15. **Robustness against malformed input.** None of the following may crash, hang, scramble subsequent output, or leave a permanently-open hyperlink:
- Opening sequence with no closing sequence before EOF or block boundary (treated as implicit close per (10)).
- Closing sequence with no prior opening sequence (no-op).
- Unknown or duplicate `key=value` params (unknown keys ignored; duplicate `id` — last-wins).
- Empty URI in an opening sequence (treated as a close).
- URI containing characters that the spec does not strictly allow but real-world emitters use (e.g. spaces); Warp parses the URI permissively for hover/display, but only opens it on click if it parses as a valid URL — otherwise the click is a no-op and the hover tooltip shows the literal URI so the user can copy it manually.
- Non-UTF-8 bytes in the URI: the sequence is dropped (no hyperlink span is created); the visible text continues to render normally.
- Sequences exceeding the VTE OSC parser's buffer: dropped silently, same way other oversized OSC sequences are handled today.

16. **Security: scheme allow-list.** Warp keeps two named allow-lists, one per source, both checked centrally before any URI sourced from terminal output is opened.
- **OSC 8 hyperlinks** (this feature; URI is attacker-chosen and decoupled from the visible text): the conservative list `http`, `https`, `mailto`, `ftp`. The same list applies wherever the URI travels — click, context menu "Open link", "Copy as markdown" (per (13)), "Copy as terminal bytes" (per (13)), and AI context (per (14)).
- **Auto-detected URL links** (existing behavior; URI is the visible text the user can already see and copy by hand): the set of schemes detected by the existing detector. This preserves the no-regression promise in (18). It is not the security boundary for OSC 8 hyperlinks, even though both go through the same centralized validator.
URIs whose scheme is not in the allow-list applicable to their source are not click-activated. The visible text remains hoverable, the URI is shown literally in the tooltip with a short message explaining why the click is inert, and "Copy link" still copies the literal URI. Future widening of either list — for example, adding `git:` to the OSC 8 list — is a discrete decision documented in `specs/GH6393/tech.md` rather than a quiet code change.

17. **Consistency with adjacent surfaces.** OSC 8 hyperlinks render and behave identically wherever terminal block output is shown today — main terminal blocks, alt-screen apps that emit OSC 8, the agent's terminal panel, and any other surface that runs the existing ANSI processor.

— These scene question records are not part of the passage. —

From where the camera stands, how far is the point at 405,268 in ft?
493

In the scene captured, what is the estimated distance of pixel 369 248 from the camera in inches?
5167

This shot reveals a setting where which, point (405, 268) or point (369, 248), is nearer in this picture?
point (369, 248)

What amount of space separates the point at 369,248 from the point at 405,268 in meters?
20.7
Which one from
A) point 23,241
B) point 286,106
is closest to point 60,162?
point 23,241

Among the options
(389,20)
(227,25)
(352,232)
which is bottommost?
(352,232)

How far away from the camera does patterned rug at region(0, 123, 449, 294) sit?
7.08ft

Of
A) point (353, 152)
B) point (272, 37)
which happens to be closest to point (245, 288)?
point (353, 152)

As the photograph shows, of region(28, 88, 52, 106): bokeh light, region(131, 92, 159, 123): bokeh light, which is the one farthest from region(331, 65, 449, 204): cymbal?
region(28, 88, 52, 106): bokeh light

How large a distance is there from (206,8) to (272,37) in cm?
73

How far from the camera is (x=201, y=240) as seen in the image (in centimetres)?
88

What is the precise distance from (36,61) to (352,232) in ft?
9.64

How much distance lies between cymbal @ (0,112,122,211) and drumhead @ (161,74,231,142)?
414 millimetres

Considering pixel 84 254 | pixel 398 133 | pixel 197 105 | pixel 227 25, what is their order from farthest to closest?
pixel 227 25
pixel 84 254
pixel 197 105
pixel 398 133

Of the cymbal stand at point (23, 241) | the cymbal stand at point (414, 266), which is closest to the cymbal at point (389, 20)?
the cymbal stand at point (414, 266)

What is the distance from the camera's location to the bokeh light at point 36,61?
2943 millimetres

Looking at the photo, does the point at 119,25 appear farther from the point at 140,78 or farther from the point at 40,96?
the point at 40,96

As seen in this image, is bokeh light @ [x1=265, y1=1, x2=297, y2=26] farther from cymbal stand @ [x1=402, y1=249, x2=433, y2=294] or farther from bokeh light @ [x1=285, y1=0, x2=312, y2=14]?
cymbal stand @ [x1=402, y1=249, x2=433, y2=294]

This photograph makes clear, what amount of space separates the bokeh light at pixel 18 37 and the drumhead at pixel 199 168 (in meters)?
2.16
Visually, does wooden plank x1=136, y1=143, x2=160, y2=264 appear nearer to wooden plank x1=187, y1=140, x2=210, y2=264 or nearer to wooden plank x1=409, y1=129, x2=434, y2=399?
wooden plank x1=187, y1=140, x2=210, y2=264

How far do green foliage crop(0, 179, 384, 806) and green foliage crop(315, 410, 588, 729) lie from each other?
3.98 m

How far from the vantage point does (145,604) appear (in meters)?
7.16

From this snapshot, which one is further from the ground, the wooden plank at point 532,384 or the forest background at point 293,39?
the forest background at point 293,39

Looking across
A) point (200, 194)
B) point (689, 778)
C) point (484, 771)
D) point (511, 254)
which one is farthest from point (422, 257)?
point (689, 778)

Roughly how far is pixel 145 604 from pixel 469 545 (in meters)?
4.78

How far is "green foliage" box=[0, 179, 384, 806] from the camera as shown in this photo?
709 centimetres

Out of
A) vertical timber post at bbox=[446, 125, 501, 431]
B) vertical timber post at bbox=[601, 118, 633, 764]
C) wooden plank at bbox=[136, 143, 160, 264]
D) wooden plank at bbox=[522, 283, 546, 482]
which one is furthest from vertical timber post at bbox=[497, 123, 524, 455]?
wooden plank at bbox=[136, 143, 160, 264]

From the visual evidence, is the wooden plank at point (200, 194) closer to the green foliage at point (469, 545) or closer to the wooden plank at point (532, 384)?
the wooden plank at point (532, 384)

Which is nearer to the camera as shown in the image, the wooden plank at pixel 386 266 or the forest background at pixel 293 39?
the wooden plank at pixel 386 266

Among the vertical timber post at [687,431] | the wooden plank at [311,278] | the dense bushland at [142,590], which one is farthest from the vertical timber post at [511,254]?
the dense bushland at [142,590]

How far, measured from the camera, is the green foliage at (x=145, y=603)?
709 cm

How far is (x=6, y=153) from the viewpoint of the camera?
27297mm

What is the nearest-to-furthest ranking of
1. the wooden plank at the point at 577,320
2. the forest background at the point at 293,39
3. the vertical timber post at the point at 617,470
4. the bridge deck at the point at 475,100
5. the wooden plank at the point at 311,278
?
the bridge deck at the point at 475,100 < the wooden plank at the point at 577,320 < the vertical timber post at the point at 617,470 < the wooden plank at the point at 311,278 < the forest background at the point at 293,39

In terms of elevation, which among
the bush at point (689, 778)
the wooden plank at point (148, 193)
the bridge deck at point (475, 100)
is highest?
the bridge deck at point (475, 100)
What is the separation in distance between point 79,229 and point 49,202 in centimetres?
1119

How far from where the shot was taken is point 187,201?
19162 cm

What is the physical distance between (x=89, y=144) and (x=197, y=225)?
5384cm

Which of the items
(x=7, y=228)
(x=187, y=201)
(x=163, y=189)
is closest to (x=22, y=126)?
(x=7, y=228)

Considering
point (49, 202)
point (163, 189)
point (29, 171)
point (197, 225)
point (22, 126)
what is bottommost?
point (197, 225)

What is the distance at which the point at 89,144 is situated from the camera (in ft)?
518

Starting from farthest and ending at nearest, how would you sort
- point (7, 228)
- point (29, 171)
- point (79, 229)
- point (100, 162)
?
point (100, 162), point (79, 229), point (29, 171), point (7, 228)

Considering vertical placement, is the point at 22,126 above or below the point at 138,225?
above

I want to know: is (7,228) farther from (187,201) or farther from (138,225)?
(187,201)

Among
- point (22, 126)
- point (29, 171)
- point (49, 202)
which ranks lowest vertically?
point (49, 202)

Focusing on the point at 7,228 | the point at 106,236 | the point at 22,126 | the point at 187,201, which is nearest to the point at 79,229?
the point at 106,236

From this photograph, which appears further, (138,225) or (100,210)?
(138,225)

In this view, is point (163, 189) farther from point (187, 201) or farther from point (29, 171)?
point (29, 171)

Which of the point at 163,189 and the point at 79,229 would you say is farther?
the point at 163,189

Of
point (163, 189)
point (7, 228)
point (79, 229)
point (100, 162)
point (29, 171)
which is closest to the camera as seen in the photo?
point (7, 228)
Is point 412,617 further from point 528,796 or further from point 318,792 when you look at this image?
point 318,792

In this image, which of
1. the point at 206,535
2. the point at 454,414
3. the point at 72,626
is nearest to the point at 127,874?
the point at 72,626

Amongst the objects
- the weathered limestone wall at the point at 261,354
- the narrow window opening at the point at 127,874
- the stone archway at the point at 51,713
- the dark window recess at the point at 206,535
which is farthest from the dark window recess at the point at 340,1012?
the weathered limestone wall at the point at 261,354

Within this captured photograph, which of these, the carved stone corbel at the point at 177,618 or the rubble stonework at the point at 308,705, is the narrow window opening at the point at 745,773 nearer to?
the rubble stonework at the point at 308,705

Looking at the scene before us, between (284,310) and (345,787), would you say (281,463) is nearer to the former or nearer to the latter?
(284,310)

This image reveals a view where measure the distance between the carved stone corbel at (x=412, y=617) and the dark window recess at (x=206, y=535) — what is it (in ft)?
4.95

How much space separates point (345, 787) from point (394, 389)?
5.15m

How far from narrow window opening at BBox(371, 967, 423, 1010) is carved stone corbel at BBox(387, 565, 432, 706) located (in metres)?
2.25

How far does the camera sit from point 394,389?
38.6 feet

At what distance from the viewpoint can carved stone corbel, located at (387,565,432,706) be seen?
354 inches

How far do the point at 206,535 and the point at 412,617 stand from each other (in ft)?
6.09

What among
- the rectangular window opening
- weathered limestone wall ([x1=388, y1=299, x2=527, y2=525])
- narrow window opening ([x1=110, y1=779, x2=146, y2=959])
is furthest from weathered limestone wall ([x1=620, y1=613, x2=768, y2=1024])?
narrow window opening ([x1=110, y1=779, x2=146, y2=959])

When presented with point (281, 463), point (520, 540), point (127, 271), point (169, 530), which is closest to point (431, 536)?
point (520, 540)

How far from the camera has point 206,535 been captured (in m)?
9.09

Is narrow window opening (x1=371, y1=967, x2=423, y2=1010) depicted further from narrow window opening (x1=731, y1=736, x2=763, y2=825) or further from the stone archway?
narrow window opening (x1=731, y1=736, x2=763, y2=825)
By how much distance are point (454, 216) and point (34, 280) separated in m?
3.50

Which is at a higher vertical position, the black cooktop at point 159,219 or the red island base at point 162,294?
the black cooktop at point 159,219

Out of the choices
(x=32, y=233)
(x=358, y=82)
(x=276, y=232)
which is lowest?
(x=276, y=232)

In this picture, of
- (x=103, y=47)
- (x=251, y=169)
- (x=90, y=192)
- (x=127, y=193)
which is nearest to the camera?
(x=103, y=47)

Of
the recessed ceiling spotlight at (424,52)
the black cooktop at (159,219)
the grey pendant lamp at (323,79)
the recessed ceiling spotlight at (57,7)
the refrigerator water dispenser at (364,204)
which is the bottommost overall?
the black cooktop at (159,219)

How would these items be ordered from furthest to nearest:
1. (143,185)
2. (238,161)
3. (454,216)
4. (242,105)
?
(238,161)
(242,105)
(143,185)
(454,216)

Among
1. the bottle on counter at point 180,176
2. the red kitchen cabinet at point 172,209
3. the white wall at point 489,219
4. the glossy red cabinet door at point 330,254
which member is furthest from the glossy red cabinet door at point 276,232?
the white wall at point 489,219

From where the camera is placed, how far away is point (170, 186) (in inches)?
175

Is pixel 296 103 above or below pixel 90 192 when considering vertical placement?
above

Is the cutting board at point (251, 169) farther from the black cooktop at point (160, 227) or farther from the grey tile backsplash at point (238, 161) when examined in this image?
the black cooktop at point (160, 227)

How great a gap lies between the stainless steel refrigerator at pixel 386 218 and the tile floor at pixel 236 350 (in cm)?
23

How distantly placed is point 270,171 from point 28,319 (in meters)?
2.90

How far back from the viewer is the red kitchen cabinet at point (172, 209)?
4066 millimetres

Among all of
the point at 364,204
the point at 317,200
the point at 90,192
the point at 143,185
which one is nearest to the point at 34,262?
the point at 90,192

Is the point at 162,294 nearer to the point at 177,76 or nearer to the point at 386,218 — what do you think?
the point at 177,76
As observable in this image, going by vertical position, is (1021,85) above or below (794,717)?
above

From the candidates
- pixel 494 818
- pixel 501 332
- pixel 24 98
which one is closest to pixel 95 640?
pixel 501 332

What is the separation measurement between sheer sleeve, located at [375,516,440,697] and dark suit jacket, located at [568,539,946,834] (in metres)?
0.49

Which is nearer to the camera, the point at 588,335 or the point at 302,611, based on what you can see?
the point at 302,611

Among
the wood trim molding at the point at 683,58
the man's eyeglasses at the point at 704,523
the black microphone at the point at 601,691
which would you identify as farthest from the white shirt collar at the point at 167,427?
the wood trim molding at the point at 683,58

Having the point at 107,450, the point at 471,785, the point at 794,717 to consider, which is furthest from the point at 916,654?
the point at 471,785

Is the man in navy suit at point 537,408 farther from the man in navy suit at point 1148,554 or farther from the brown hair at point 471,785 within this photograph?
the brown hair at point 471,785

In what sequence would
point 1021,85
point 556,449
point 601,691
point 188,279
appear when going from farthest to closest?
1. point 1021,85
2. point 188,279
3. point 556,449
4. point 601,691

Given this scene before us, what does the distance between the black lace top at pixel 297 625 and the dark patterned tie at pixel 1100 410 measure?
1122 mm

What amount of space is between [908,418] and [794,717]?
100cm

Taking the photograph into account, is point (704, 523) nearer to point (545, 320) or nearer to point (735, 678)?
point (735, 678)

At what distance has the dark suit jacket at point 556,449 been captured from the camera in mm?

The hover, click, copy, and context-menu behaviors above hold in every such surface.

18. **No regression for existing surfaces.**
- Auto-detected URL links, file path links, and rich-content links continue to work as they do today, with the same hover, click, copy, and context-menu behaviors.
- Output that does not contain OSC 8 sequences renders byte-for-byte identically before and after this feature ships.
- Terminals receiving Warp's *outgoing* PTY traffic (e.g. when Warp itself is the program inside another terminal) see the same bytes they see today; this feature is purely about how Warp interprets OSC 8 bytes coming *from* the PTY.